The first flight of a Boeing 787 Dreamliner in December 2009. The plane's design includes extensive use of composite materials, the first time a commercial airliner has used the lightweight material for structural elements like the fuselage and wings. Civil engineering alumna Stacie Sire was on the teams that helped design the plane and the test and certify its components. (Photo: Dave Sizer via Wikimedia Commons [CC BY 2.0])
 

Sire started out as a structural design engineer and a structure analyst, but it wasn’t long before she was tapped to work on a new plane the company was starting to conceptualize. That plane would eventually become the 787, Boeing’s most fuel-efficient aircraft ever and a groundbreaking design with extensive use of composite materials like carbon-fiber-reinforced polymer.

“That was just amazing, because I got to start on it as a pretty young-ish engineer,” Sire said.

“We didn’t even know we were going with the ‘87. We were looking at all sorts of different types of airplanes that I was running trade studies on. And getting to be a part of it so early on — I mean there were so many transformational things we did.”

Originally, Sire worked on sizing for metal wings as the company tested designs of metals and composites for the new plane. As the project took shape — deciding on the 787 design, deciding on composites for the wings and fuselage — she got involved in structural testing, taking a full-scale stationary airframe and putting it through its paces.

“We take it to conditions way beyond what it would see [in its service lifetime,]” Sire said. “We do tests that target the wing, tests that target the fuselage, and tests that target the empennage and different parts of the airplane. We eventually break that airframe. We take it to failure.”

Sire was tapped to lead the full-scale testing for the plane’s wings, its landing gear, and its empennage, the plane’s tail section. She became a manager in the 787 project’s loads and dynamics analysis and then a senior manager in charge of the overall systems stress team, making sure all of the plane’s systems met the Federal Aviation Administration’s requirements.

And it all culminated in September 2011, when Sire and some of her colleagues packed aboard a 787 for a flight designed to test the finished interior and the flight entertainment system.

Near the end of that special flight, things got even better.


Stacie Sire, B.S. 1996, on the flight deck of a Boeing 787 Dreamliner during a test flight in September 2011. Sire was invited to ride in the plane's control center in recognition of the years she spent helping to design and test the 787 airframe. (Photo: Stacie Sire)
 

“I was asked to be in the flight deck for the landing,” Sire said. “That was the pinnacle. I am in this airplane that I have started [working on] from very rough conceptual design. Landing in this airplane that now exists physically. I am thinking back on these finite element models that I ran that were so coarse on this airplane. It was just overwhelming.”
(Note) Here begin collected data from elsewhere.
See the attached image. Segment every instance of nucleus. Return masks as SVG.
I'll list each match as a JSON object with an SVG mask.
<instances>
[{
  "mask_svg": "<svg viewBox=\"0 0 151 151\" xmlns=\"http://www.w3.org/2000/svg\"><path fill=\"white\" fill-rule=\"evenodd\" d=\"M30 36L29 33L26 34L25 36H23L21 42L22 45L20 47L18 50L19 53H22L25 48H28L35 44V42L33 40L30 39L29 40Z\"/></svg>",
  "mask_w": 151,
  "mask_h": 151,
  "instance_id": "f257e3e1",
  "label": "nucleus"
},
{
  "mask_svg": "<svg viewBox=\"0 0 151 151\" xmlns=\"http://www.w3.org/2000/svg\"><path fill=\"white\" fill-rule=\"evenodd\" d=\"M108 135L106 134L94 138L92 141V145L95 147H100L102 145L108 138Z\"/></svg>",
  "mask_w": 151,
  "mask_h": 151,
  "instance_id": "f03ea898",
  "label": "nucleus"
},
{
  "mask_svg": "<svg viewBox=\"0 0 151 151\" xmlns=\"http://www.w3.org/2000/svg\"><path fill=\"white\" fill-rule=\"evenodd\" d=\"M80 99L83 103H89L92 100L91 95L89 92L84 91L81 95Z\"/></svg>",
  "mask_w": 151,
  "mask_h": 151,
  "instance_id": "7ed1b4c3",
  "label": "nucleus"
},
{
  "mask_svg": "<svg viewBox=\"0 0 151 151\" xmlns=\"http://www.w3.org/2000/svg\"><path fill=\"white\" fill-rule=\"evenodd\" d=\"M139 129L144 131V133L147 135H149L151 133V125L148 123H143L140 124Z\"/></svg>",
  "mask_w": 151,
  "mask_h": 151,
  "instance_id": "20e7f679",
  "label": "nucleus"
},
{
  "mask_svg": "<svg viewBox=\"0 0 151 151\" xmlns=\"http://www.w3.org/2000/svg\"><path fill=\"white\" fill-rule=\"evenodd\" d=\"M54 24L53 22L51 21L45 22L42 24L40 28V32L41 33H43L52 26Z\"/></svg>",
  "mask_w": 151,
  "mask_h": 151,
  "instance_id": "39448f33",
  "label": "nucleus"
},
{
Now that production is in full swing on the 787, Sire has moved on to new projects as director of airplane configuration and systems engineering. Instead of focusing on one particular model, her team supports all of Boeing’s commercial airplanes.

Over the years, the company paid for Sire to get a couple of master’s degrees from the University of Washington, near Boeing’s headquarters. She’s even spent the last few months at an executive leadership development program at Harvard.

And it all happened because of that on-campus job interview and a professor who mentioned her skills in structural engineering could be used more broadly than Sire had imagined.

Sometimes it’s the littlest things that change everything.